The 'jam tomorrow' brigade are only asking to be treated like intelligent adults and to be given solid information. This would include a precis of the Sept 2018 updated mine plan with the revised layout of the plant including all the additions to give confidence in production targets and EDL's future. What we have been given to date has been based on wishful thinking and management's poor appreciation of quarrying and crushing activities which has inevitably resulted in very poor historical production.
Another RNS which again promises jam tomorrow but doesn't spell out how the production is going to be raised from 1,250 tonnes per month to 10,000 tonnes per month but merely advises that the Company's mining consultants, Sound Mining Systems (SMS) of Johannesburg (think it should be Sound Mining Solution (Pty) who are an affiliate of The Southern African Institute of Mining and Metallurgy) completed an updated mine plan in September 2018. It would be useful to publish relevant extracts from this updated mine plan to give us all a little more confidence that the outputs can be achieved.
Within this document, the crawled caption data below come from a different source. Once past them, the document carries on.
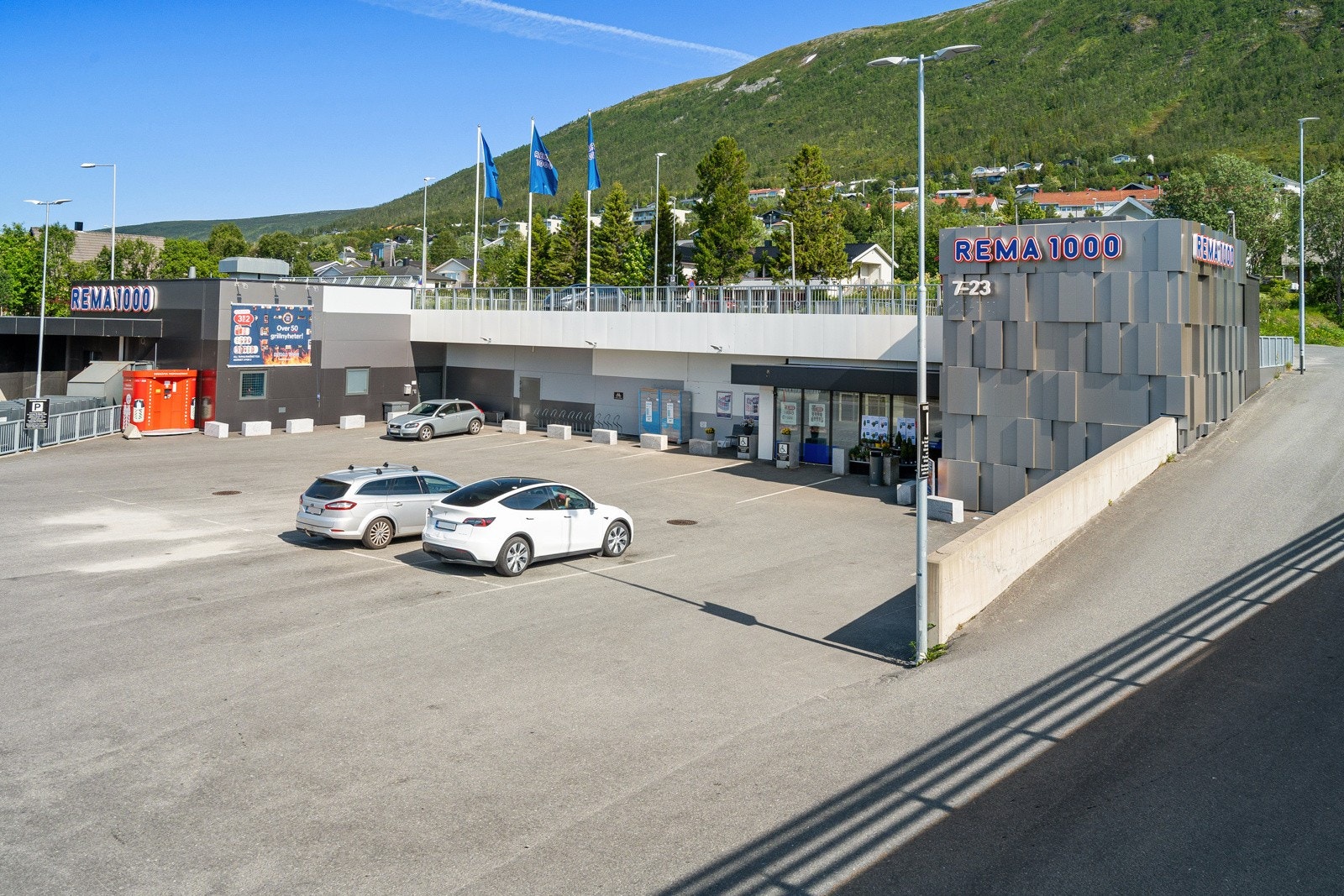 Det er kort vei til bussforbindelser, treningssenter og dagligvarebutikk Rema 1000 Galleribilde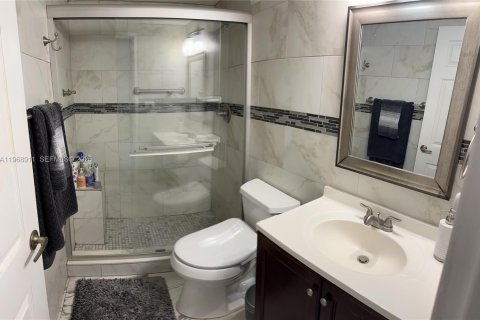 Condominio en alquiler en Hollywood, Florida, 1 dormitorio, 77.57 m2 № 2029885 - foto 9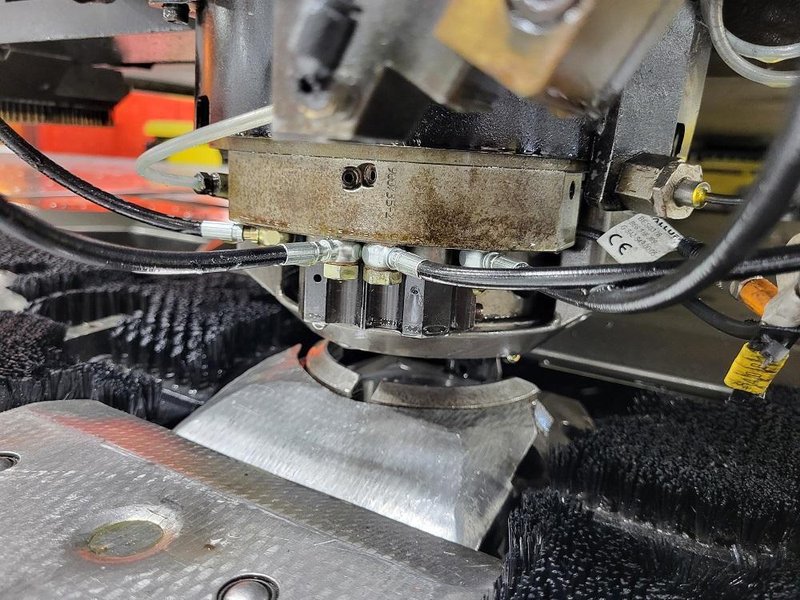 1999 Trumpf Trumatic 600L Combination Punch / Laser Cutting System (#5070)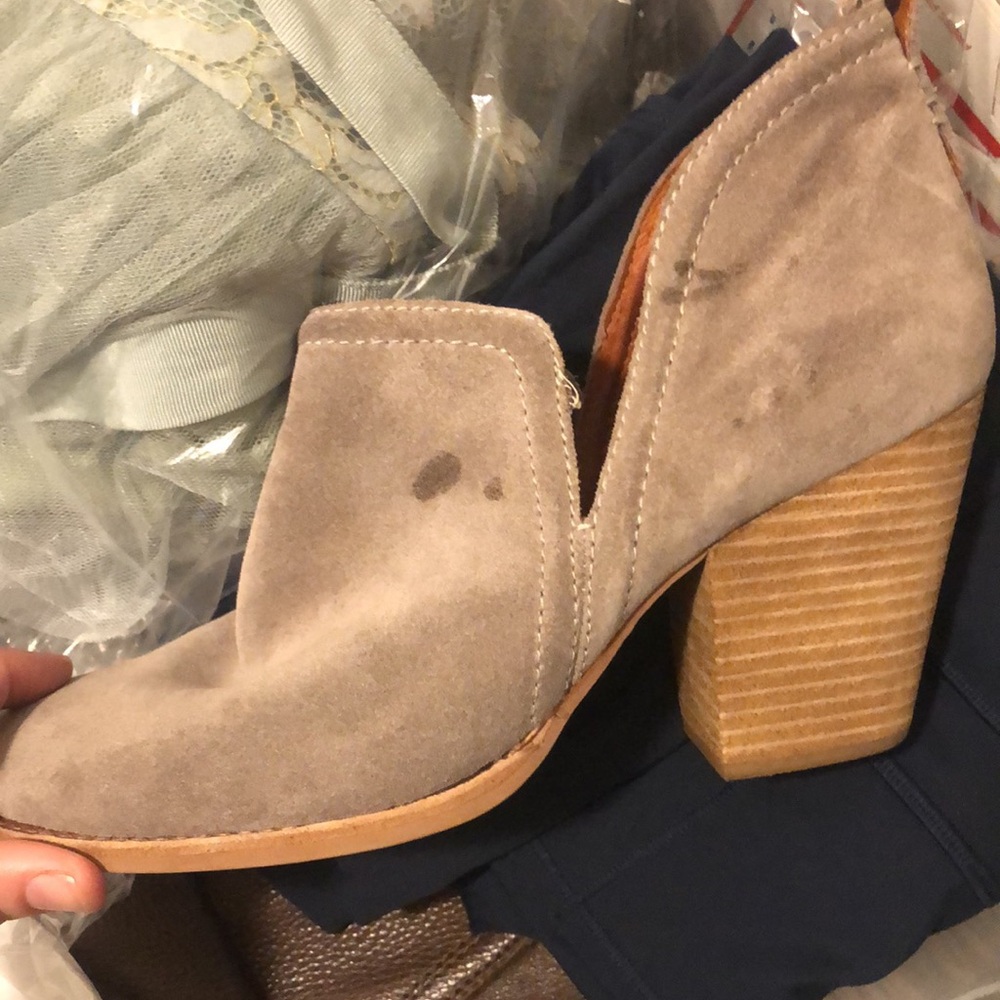 Jeffrey Campbell Rosalee Ankle Siede Bootie 11 - Picture 5 of 5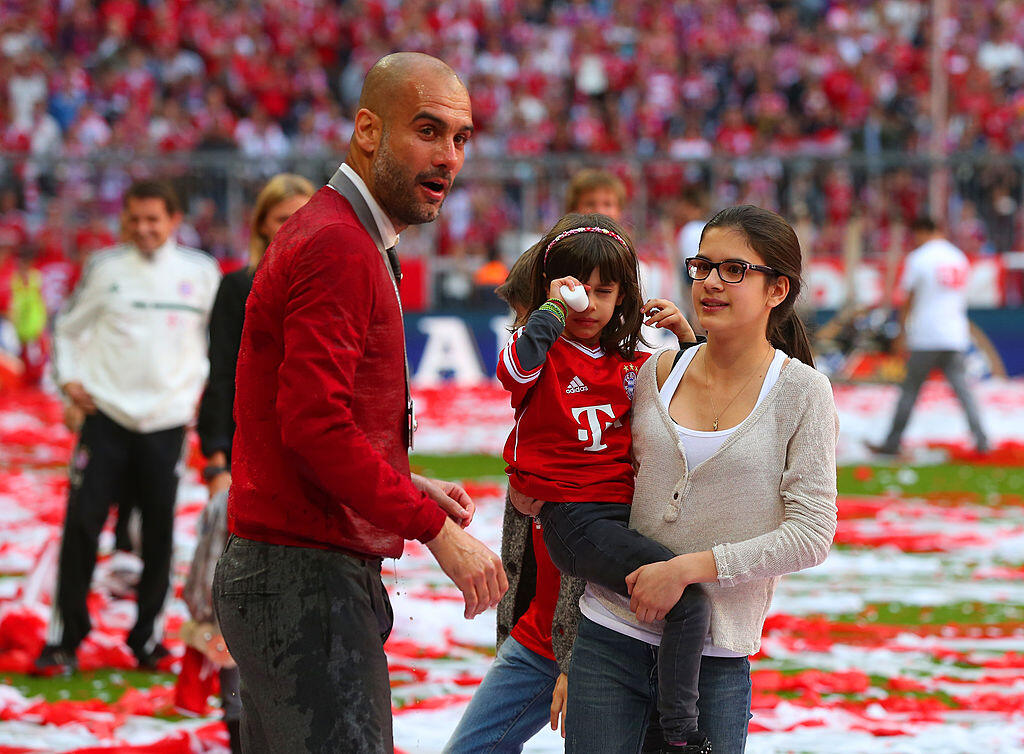 Pep Guardiola s dcérami Valentinou a Mariou v roku 2016.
I will never understand the EDL share price with a circa 35% rise on the back on a RNS which re-iterated previously unfilled promises of jam tomorrow when the additional equipment is installed. I anticipate a significant increase in production when all the modifications are working but it is impossible to gauge whether the eventual target of 10,000 tonnes of washed coal per month is possible from the kit on site from the broken down specification of the excavated material and I have seen no tests on the excavated material on the new quarry area which give me any confidence that this breakdown will improve. The lamella plant adds very little to the equation and the success or failure of the operation is whether the excavators/trucks and the primary crusher can handle roughly 37,000 tonnes of excavated material (ROM) per month required and assuming that the waste is diverted whether the screening plant can process around 26,500 tonnes post jaw crusher to give10,000 tonnes of washed coal. All these figures are based on the latest RNS output figures namely: - From 1 January 2018 to 24 May 2018 (4.77mths) approximate numbers show 20,634 tonnes of Run of Mine coal processed, producing 5,665 tonnes of washed coal and 9,285 tonnes of fine coal. These ROM figures need to increase almost ninefold to meet the targets which is quite an undertaking.
okenia
I'm struggling to reconcile your figures and maybe I've got my units mixed up but 50,000 lb of copper concentrate per annum multiplied by a price increase of 50c gives me $25,000 not $25,000,000. Should it be 50,000,000 lbs per annum
block making better described as coal brickettes
aerial: - must apologise to you if I missed any post which alluded to poor quality of the coal. This issue, however, is that the coal material grade post primary and secondary crushing gives only 40% saleable washed coal with the 60% balance currently non saleable fine coal. This could be mitigated if the sale of the fine coal could be arranged for say block making, albeit at inferior pricing.